Signal integrity is a set of quality measurement of signal parameters at the transmission and receiving end. Signal integrity is applied both on IC chip design and PCB design domain. We talk about signal integrity in PCB domain. In digital systems a signals transmission is in binary from. The signal integrity is the problem that arises in digital electronics domain but is solved in the analog domain. The digital signals can be transmitted and received over small distances without losing shape and level. However, at high frequencies, low voltage signal levels, long distance signals traveling can affect the electrical signal. As the signal frequency increases the effect of parasitic inductance and capacitances become prominent. At high frequencies, other than parasitic, the other factors that affect signal health are PCB material signal absorption, propagation of signals from the signal carrying tracks, rise and fall time of the signal, overshoot and undershoot at signal edges etc. The signal integrity issues are resolved in analog signal analysis, PCB design and fabrication, PCB material selection, filtering circuit analysis components selection and EMC/EMI etc.

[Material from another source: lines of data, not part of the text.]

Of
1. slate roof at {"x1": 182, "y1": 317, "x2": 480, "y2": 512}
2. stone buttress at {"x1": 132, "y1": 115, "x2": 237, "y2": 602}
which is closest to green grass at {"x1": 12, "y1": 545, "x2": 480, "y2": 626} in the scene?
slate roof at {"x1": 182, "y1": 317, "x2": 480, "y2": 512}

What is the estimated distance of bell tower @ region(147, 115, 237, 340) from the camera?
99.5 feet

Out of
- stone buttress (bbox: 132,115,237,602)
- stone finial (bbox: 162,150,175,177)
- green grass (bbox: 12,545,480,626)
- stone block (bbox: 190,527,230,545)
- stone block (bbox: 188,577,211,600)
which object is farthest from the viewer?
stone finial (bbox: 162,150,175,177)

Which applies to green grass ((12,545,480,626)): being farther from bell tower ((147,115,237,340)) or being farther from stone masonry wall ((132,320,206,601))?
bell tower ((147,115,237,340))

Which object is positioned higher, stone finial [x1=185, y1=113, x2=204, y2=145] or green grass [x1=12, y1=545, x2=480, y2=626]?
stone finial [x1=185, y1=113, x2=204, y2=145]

For a good PCB design, by the signal analysis point of view on the PCB one should note the maximum frequency and the corresponding rise and fall times of the signal, inputs and outputs at the signals sourcing and sinking ends respectively, single and differential ended signals, analog and clock signals, steady or low frequency and high frequency signals, impedance control, signal termination and propagation delay of signals on the track.
By power supply point of view the number of power supplies and their levels and the required current, VCC sag, types of decoupling capacitors network, return or ground path and the ground bounce, thickness of power supply and ground tracks.
In PCB layout and design, the digital, analog and power supply components should be placed apart and appropriately. The analog and digital grounds should be separately managed and connected at a single thin point. The power supply plane should be split properly. The signal layers should be routed at right angles to each other so that minimum crosstalk between signals would be minimized. Avoid right angle traces to reduce the radiation, separate the analog, high speed digital and clock signals, provide sufficient clearance between two tracks to reduce signal crosstalk and interference, avoid vias whenever possible in the single ended tracks, avoid vias in differential signals, if necessary, add same number of vias in the both signals of the differential ended signals, route differential ended signals side by side.
Signal integrity issues are resolved at the very first level of circuit design and PCB layout. Once the PCB is manufactured the signal integrity issues are very hard to resolve and even may require the next design review and manufacturing.